Instantly share code, notes, and snippets.

@petrelharp
Created March 22, 2023 15:45
Show Gist options
  • Save petrelharp/86a18309edfd4004cb1f79129e585752 to your computer and use it in GitHub Desktop.
Save petrelharp/86a18309edfd4004cb1f79129e585752 to your computer and use it in GitHub Desktop.
python implementation of R's "pretty" breaks for histograms
import numpy as np
def pretty(x, n):
"""
Returns a "pretty" set of bin boundaries roughly of size n
that span x.
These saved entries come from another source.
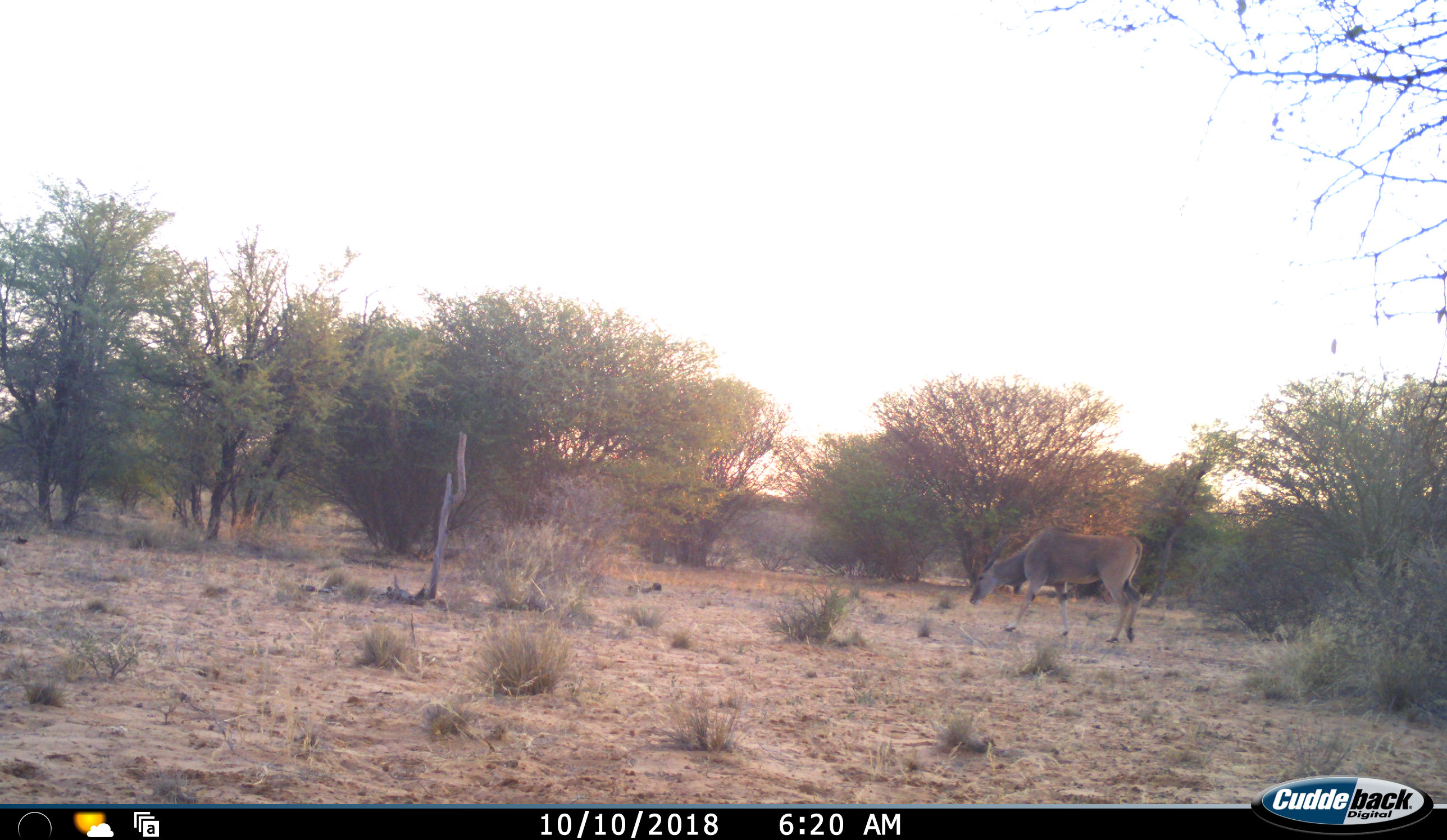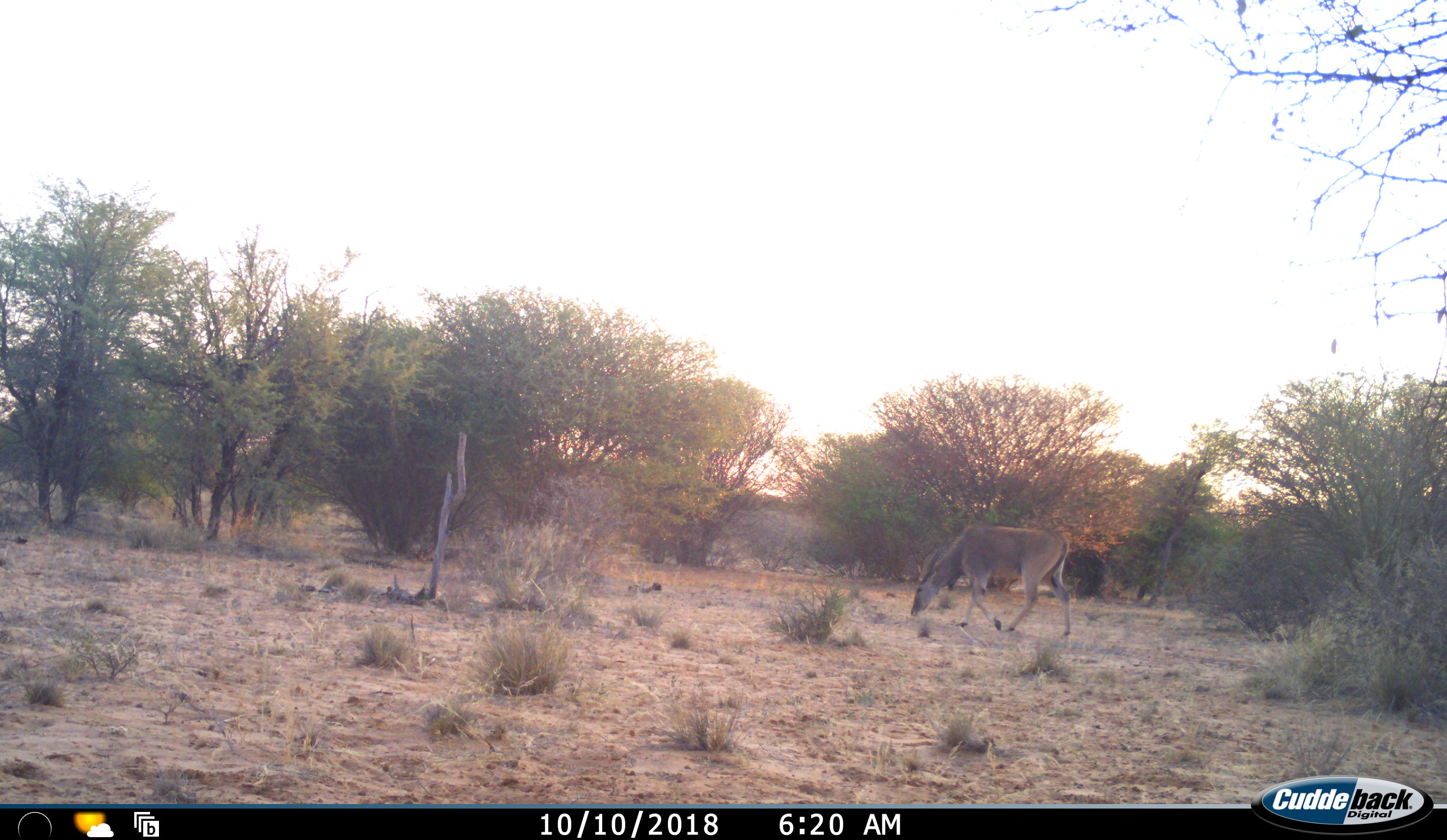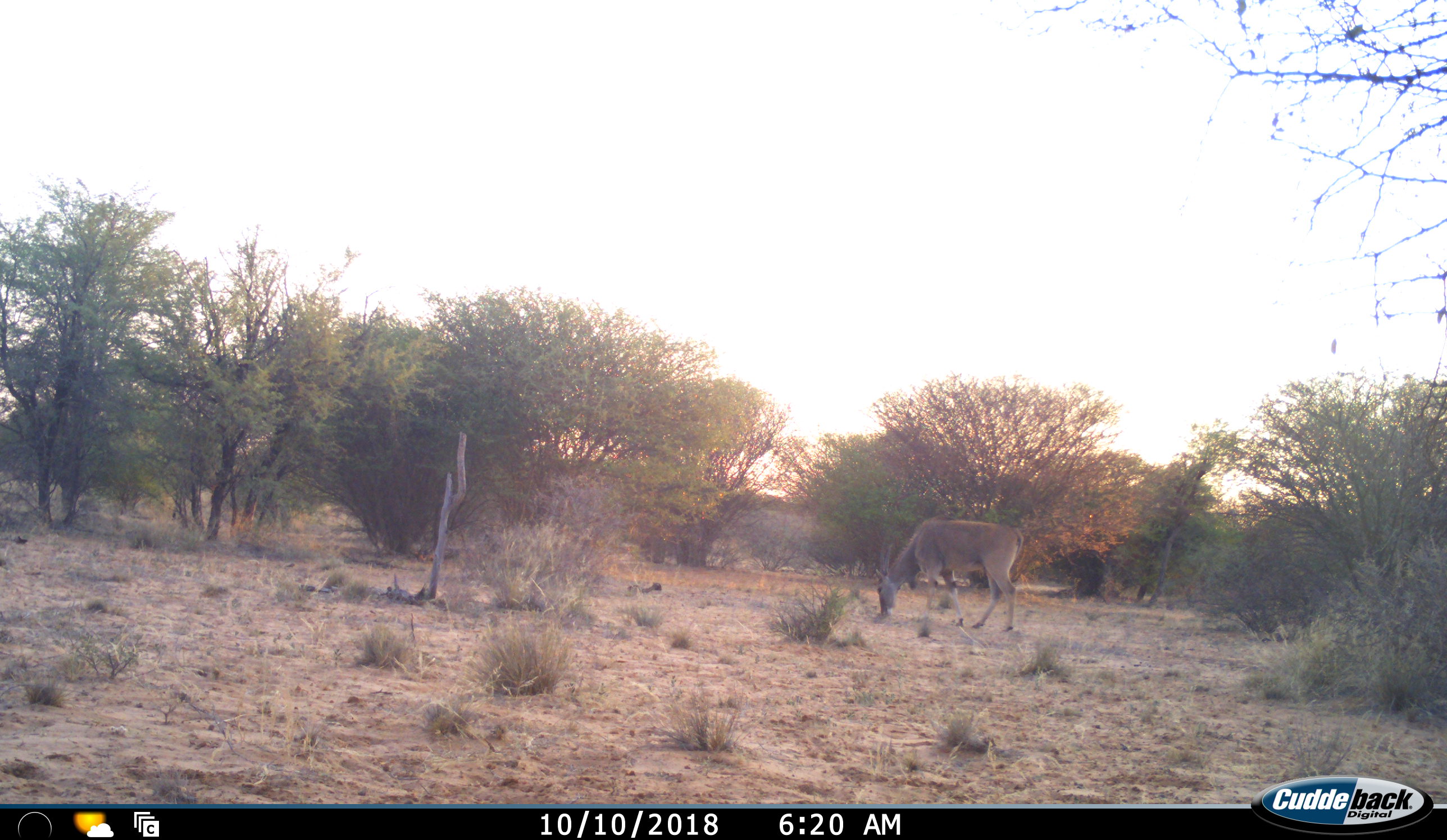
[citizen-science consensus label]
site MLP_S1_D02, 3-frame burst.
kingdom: Animalia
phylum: Chordata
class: Mammalia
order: Artiodactyla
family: Bovidae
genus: Tragelaphus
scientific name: Tragelaphus oryx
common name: eland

Use, for instance, like:
plt.hist(x, bins=pretty(x, 40))
"""
# see https://github.com/wch/r-source/blob/trunk/src/appl/pretty.c
# NOTE: still suffers from rounding error, so produces values like 10.000001 sometimes
h = 1.5
h5 = .5 + 1.5 * h
lo = np.nanmin(x)
up = np.nanmax(x)
assert lo < up, "All values are the same."
c = (up - lo) / n
b = 10 ** np.floor(np.log10(c))
m = [1, (2+h)/(1+h), (5+2*h5)/(1+h5), (10+5*h)/(1+h), 10]
k = np.digitize(c/b, m)
u = b * [1, 2, 5, 10][k - 1]
ns = np.floor(lo / u + 1e-10)
nu = np.ceil(up / u - 1e-10)
return np.arange(ns * u, (nu + 1) * u, u)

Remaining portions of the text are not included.